• [The task] Return the data verbatim, without pictures.

• [Data]
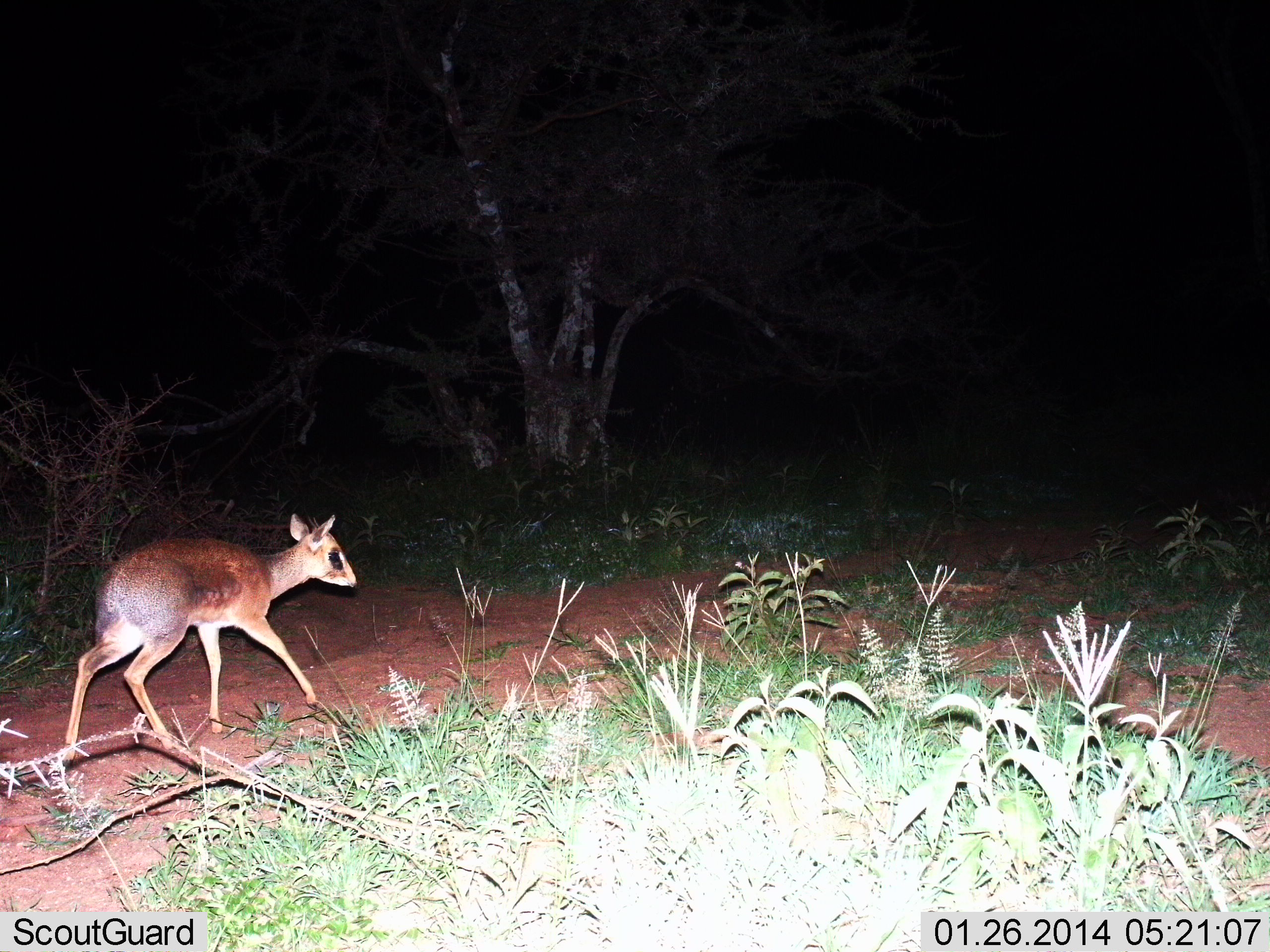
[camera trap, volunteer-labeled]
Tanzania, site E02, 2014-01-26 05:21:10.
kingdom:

• [Output]
[camera trap, volunteer-labeled]
Tanzania, site E02, 2014-01-26 05:21:10.
kingdom:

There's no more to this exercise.